Definition:Holistic framework

🌐 Holistic framework is an integrated approach to risk management, supervision, or strategic planning that considers the full spectrum of risks, interdependencies, and systemic factors affecting an insurance entity or market rather than addressing each risk category in isolation. The term gained particular prominence in insurance regulation through the International Association of Insurance Supervisors (IAIS), which developed a holistic framework for assessing and mitigating systemic risk in the global insurance sector as an alternative to designating individual insurers as systemically important. Rather than singling out specific companies for enhanced regulatory requirements, the holistic framework applies an activity-based and entity-based set of supervisory tools across the entire industry to address vulnerabilities that could transmit stress to the broader financial system.

⚙️ Under the IAIS holistic framework, adopted in 2019, supervisors employ a combination of macroprudential monitoring, enhanced group-wide supervision, preventive and corrective measures, and powers of intervention to manage systemic risk. Key elements include liquidity stress testing for insurers with significant exposure to surrender risk or market-sensitive liabilities, recovery and resolution planning requirements, and enhanced supervisory review of activities such as derivatives usage and securities lending that can create interconnectedness with the wider financial system.
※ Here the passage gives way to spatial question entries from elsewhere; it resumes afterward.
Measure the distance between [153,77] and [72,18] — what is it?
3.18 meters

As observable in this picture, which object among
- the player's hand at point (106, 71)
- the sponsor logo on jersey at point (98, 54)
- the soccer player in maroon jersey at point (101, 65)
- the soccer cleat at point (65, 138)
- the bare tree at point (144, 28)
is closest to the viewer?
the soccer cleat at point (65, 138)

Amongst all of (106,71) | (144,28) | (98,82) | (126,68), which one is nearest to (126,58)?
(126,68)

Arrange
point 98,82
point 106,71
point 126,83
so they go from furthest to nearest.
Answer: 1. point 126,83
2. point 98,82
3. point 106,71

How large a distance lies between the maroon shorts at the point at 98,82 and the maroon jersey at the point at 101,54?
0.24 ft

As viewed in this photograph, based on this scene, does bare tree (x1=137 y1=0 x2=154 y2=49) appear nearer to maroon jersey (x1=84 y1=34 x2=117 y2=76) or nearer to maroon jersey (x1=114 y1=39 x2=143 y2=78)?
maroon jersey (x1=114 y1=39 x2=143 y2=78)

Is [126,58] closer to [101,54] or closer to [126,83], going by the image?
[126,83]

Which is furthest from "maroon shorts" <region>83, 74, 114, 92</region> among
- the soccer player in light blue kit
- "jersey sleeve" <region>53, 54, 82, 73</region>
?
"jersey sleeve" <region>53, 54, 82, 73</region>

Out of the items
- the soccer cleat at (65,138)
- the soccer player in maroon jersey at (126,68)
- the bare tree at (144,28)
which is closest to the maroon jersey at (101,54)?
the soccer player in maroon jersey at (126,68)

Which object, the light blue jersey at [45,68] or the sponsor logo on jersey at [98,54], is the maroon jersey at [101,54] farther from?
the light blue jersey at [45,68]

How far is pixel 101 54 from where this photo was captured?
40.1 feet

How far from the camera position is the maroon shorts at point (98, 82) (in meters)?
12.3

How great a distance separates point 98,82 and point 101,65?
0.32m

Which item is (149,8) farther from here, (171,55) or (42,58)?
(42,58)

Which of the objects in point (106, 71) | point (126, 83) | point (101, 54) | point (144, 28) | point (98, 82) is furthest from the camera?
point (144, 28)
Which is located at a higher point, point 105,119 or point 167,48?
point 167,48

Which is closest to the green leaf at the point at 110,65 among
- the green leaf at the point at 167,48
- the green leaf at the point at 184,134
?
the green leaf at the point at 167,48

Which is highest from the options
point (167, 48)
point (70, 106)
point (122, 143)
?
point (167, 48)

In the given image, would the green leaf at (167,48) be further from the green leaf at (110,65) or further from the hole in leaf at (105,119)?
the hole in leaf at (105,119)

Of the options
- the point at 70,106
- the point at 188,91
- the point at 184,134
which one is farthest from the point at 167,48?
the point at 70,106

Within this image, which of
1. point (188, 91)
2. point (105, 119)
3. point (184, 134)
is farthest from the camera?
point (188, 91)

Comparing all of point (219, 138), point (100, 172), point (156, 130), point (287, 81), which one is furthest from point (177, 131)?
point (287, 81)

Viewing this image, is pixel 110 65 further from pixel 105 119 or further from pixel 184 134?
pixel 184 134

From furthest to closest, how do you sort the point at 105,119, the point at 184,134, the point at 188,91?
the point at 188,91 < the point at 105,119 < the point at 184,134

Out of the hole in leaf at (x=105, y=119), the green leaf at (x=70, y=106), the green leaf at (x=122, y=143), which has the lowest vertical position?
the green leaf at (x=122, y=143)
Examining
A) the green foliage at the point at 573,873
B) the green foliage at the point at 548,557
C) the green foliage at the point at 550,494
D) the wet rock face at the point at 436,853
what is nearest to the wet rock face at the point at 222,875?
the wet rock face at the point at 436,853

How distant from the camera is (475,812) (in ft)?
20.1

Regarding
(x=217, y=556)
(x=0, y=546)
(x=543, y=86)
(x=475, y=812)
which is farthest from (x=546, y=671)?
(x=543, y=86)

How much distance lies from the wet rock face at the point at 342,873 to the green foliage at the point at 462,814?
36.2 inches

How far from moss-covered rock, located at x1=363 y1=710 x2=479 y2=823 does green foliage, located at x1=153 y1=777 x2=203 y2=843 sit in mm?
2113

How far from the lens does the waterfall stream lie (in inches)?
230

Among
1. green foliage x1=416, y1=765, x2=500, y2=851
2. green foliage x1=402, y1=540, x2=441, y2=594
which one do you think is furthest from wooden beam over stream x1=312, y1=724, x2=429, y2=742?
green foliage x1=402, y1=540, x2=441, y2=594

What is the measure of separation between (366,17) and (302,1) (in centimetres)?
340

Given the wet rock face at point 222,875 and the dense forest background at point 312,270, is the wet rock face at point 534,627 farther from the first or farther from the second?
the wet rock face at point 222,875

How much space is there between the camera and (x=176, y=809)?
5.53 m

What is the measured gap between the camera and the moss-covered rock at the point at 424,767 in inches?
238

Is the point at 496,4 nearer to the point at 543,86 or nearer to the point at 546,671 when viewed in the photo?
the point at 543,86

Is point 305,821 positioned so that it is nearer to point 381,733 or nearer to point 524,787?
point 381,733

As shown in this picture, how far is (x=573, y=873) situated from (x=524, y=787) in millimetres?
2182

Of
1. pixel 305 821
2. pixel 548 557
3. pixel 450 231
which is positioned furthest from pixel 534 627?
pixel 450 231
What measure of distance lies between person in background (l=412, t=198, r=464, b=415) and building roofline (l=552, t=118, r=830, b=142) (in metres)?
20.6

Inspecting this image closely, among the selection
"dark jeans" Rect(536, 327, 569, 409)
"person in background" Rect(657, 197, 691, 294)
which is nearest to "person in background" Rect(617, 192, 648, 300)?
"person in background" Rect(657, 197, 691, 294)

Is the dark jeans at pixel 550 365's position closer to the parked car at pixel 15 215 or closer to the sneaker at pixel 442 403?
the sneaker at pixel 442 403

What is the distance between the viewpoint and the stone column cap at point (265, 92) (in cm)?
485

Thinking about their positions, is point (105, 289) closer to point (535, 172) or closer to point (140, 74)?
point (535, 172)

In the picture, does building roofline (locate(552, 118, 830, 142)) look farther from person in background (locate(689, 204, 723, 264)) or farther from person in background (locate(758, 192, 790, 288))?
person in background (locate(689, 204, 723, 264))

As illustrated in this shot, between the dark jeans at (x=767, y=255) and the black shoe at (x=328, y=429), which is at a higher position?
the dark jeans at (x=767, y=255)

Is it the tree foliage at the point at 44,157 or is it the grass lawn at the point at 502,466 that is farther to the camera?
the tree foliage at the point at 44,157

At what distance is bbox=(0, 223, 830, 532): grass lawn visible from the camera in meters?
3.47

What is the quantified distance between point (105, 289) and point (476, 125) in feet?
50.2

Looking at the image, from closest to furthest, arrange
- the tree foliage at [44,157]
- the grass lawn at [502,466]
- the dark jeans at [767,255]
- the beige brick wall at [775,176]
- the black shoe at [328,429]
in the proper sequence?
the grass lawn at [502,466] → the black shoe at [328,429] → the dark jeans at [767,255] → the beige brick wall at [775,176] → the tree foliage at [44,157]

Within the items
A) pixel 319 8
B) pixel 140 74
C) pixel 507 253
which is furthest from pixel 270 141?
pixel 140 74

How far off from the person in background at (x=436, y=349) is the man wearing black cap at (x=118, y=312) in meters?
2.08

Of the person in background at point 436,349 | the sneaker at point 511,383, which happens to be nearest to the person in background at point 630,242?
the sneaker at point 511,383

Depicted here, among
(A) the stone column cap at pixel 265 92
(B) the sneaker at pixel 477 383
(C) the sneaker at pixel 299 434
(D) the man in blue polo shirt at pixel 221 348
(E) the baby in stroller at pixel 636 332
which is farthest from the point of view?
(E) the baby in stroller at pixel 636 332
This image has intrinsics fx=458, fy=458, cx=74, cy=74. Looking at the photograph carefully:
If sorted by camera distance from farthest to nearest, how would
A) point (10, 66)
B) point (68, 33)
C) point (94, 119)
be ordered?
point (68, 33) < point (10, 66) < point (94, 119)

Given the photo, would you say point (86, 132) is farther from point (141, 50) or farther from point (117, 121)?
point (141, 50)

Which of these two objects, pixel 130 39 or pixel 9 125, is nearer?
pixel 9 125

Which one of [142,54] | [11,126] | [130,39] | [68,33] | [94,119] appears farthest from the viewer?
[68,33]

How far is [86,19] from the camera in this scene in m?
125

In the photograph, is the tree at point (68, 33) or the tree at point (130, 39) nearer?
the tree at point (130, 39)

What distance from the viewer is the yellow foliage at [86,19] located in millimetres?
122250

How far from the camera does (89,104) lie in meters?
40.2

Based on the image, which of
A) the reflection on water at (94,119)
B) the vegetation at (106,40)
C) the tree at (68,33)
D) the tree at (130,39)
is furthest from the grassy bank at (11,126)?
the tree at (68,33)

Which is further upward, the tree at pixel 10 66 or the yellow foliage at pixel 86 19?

The framework also calls on supervisors to monitor sector-wide trends — such as concentration in certain asset classes, common exposure to catastrophe risk, or widespread use of similar risk models — that could amplify losses simultaneously across multiple insurers. The Global Monitoring Exercise, conducted annually by the IAIS, serves as the data collection and analytical backbone that supports this approach.

🧩 The significance of the holistic framework extends beyond systemic risk regulation. Its underlying philosophy — that risks are interconnected and must be assessed in context rather than in silos — has influenced how leading insurers and reinsurers structure their own enterprise risk management programs. Solvency II in Europe already embeds elements of holistic thinking through its Own Risk and Solvency Assessment (ORSA), and similar integrated risk assessment expectations appear in supervisory regimes across Asia, including Singapore's risk-based capital framework and Japan's field testing for economic value-based solvency. For individual companies, adopting a holistic framework mindset means evaluating how underwriting risk, market risk, operational risk, and strategic risk interact with each other and with external conditions — a discipline that has become especially relevant as climate change, cyber exposure, and macroeconomic volatility create compounding threats that defy siloed analysis.